*** EXCERPT PROVIDED
# Classical Music



## magicman531 (Sep 27, 2007)

Does anyone know of any bands that utilize classical music but modernize it? Incorporating hip-hop or such genres with the classical sounds?

Also, does anyone know of any classical music that strongly emphasizes female vocals?


----------



## david johnson (Jun 25, 2007)

hi! 

chicago used prokofiev's 'lt. kije' on an old tune.
'lover's concerto' is a bach minuet.
uri caine does mahler jazz.

dj


----------



## Chi_townPhilly (Apr 21, 2007)

O.K.: I'll show my age here- and open up the confessional of former guilty pleasures.
My first exposure to the *Sibelius' Karelia Suite* was via Keith Emerson & the Nice.
The final movement of of *Alberto Ginastera's Piano Concerto 1* was reworked as "Toccata" in Emerson, Lake and Palmer's _Brain Salad Surgery_.
Before that "The Barbarian" was modelled on "Allegro Barbaro" from a Sonata by *Bela Bartok* as part of ELP's eponymous album.
They also did a setting for Mussorgsky's *Pictures at an Exhibition*, but I don't know it.
My initial awareness of *Holst's "The Planets"* came from synthesizer wiz Iaso Tomita. 
A *Prokofiev* work also figures in the introduction of "Russians" from Sting's _Dream of the Blue Turtles_ album.

In the realm of "elevator music," Chopin was cribbed by Barry Manilow for one of his hits, and Eric Carmen heisted from Rachmaninoff for one of his. (I am blessedly ignorant of the specific examples, which are probably best forgotten, after all)


----------



## opus67 (Jan 30, 2007)

_Evanescence_ have used the Lacrymosa from Mozart's _*Requiem*_.


----------



## magicman531 (Sep 27, 2007)

Thanks for all the suggestions so far. I've not listened to them all yet, but stylistically I'm looking for ones close to what opus67 posted. Classical fused with pretty modern stuff. Another one I came across was Miri Ben-Ari, also known as the "Hip-Hop Violinist." I've been racking my brain trying to remember others, but haven't been too successful at it  


Not necessarily using a strictly classical piece, but the sound of them. Even if it is newly written. It's just such a task trying to find any as it's not mainstream at all...


----------



## Handel (Apr 18, 2007)

arghh (go to about 2 min 15 seconds...before is just talking)


----------



## Morigan (Oct 16, 2006)

Handel said:


> arghh (go to about 2 min 15 seconds...before is just talking)


MY EARS!! THEY BLEED!! D:

*Händel se retourne dans sa tombe*


----------



## Rondo (Jul 11, 2007)

There's a German metal band, At Vance, that has played a lot of classical pieces, such as Beethoven's Fifth, Vivaldi's Four Seasons and even Ase's Dead from Grieg's _Peer Gynt_. Also, there is Trans-Siberian Orchestra, but most of their work is holiday music.


----------



## Chi_townPhilly (Apr 21, 2007)

magicman531 said:


> Also, does anyone know of any classical music that strongly emphasizes female vocals?


How can I pass up an opportunity to advocate the "Immolation Scene" from Wagner's _Twilight of the Gods_?

There's a great deal of female vocal display in Mozart, as well. Rather than cite something that would require a cull from an opera, I'll mention "Exsultate, jubilate."

Another good thing about these two works is that they're frequently found in "excerpts" or "highlights" collections... possibly available at your lending library- so you can find out, cost-free, if they're for you.


----------



## Oneiros (Aug 28, 2006)

Have a look at the Lieder of Schumann and Schubert for female singing.


----------
******
*** SUPPLIED DATA
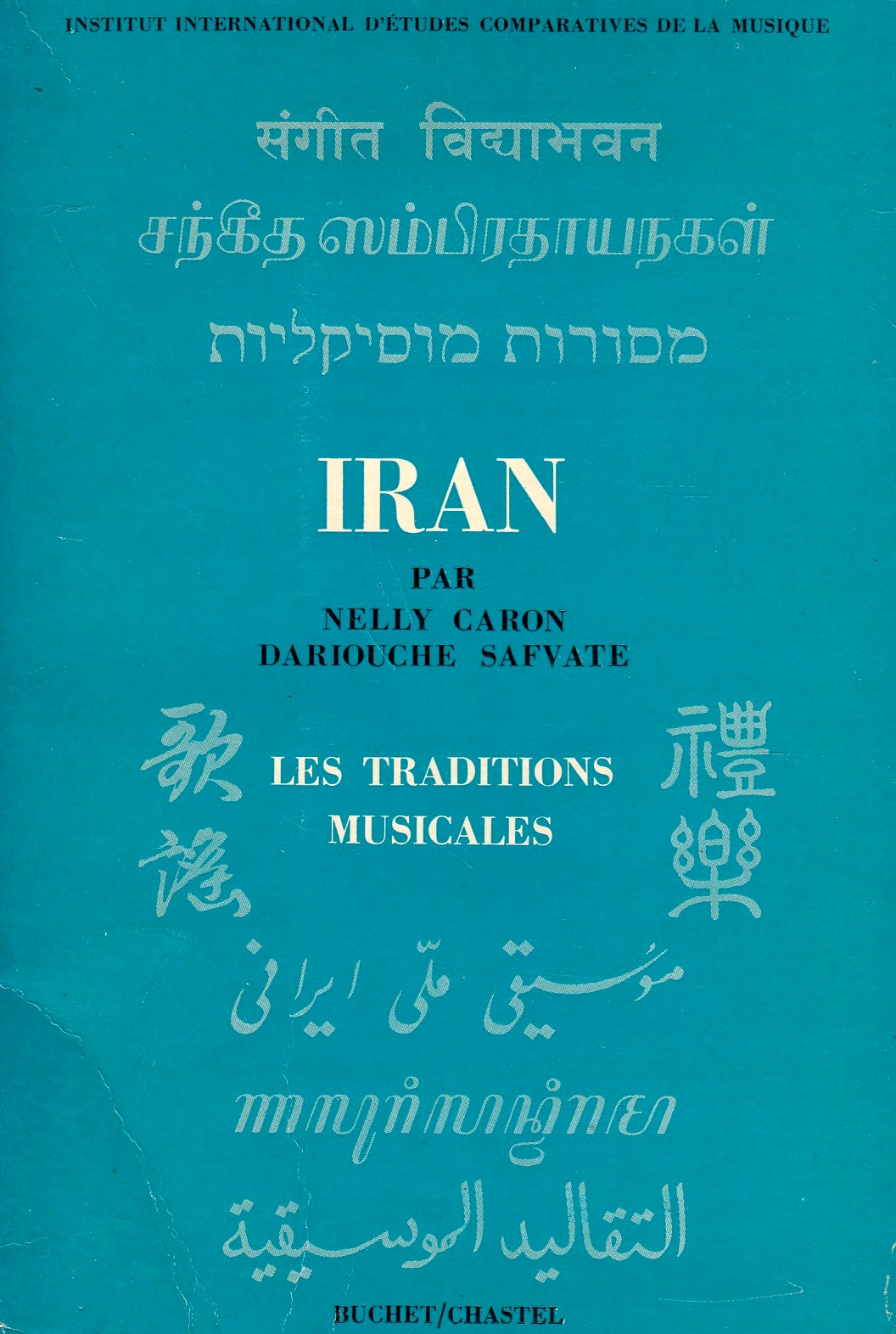Iran: les Traditions Musicales.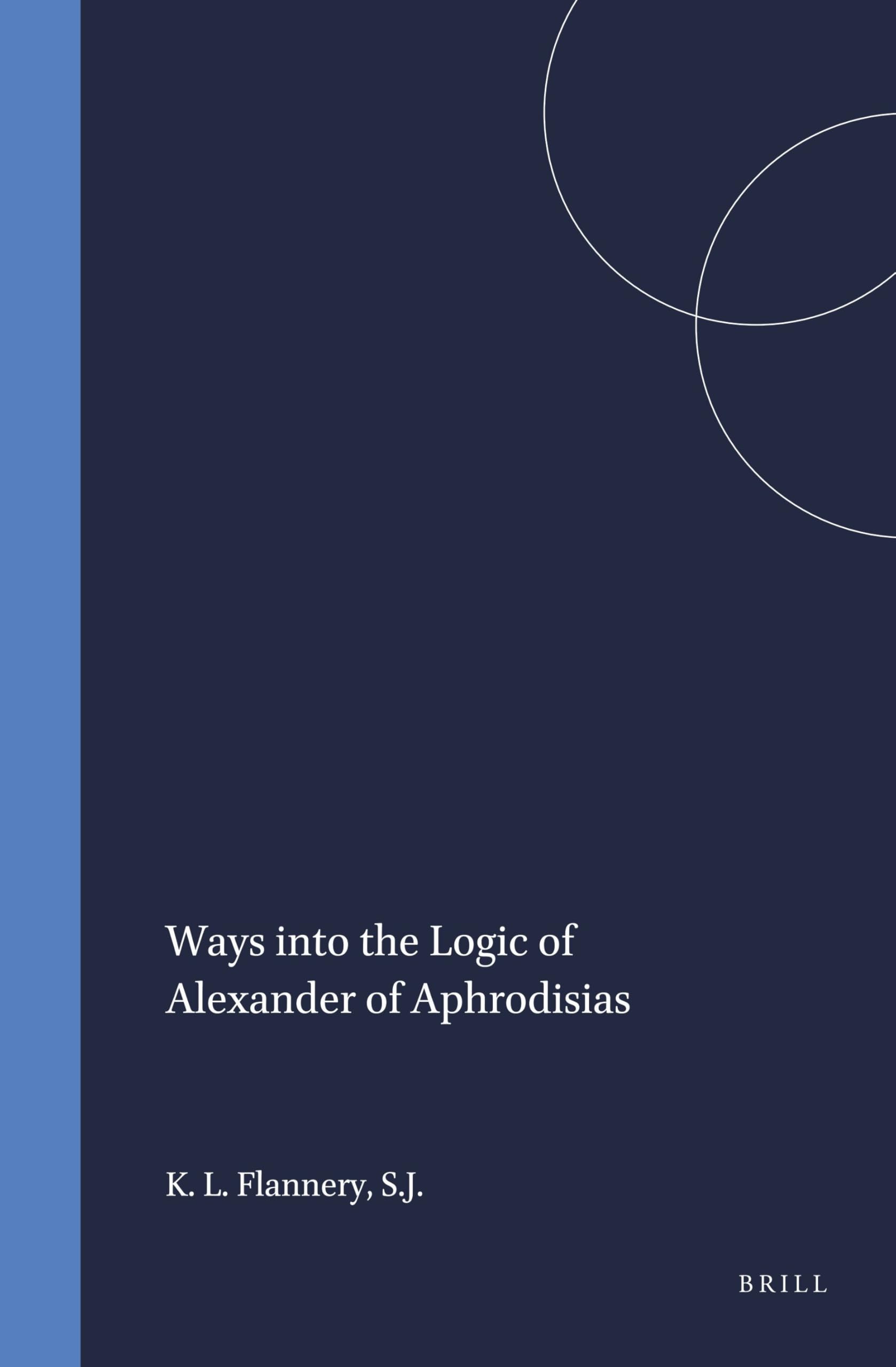 Logic of Alexander of Aphrodisias : livre d'exégèse philosophique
******
● **TASKS AND EXERCISES**:
[1] Reproduce the classical music thread from "The final movement" up to and including "forgotten, after all)".
[2] Please list the usernames of everyone who posted in the classical music thread, naming each person once.
The material after the classical music thread is separate from it.

● **OUTPUTS IN ORDER**:
[1]
The final movement of of *Alberto Ginastera's Piano Concerto 1* was reworked as "Toccata" in Emerson, Lake and Palmer's _Brain Salad Surgery_.
Before that "The Barbarian" was modelled on "Allegro Barbaro" from a Sonata by *Bela Bartok* as part of ELP's eponymous album.
They also did a setting for Mussorgsky's *Pictures at an Exhibition*, but I don't know it.
My initial awareness of *Holst's "The Planets"* came from synthesizer wiz Iaso Tomita. 
A *Prokofiev* work also figures in the introduction of "Russians" from Sting's _Dream of the Blue Turtles_ album.

In the realm of "elevator music," Chopin was cribbed by Barry Manilow for one of his hits, and Eric Carmen heisted from Rachmaninoff for one of his. (I am blessedly ignorant of the specific examples, which are probably best forgotten, after all)

[2]
magicman531
david johnson
Chi_townPhilly
opus67
Handel
Morigan
Rondo
Oneiros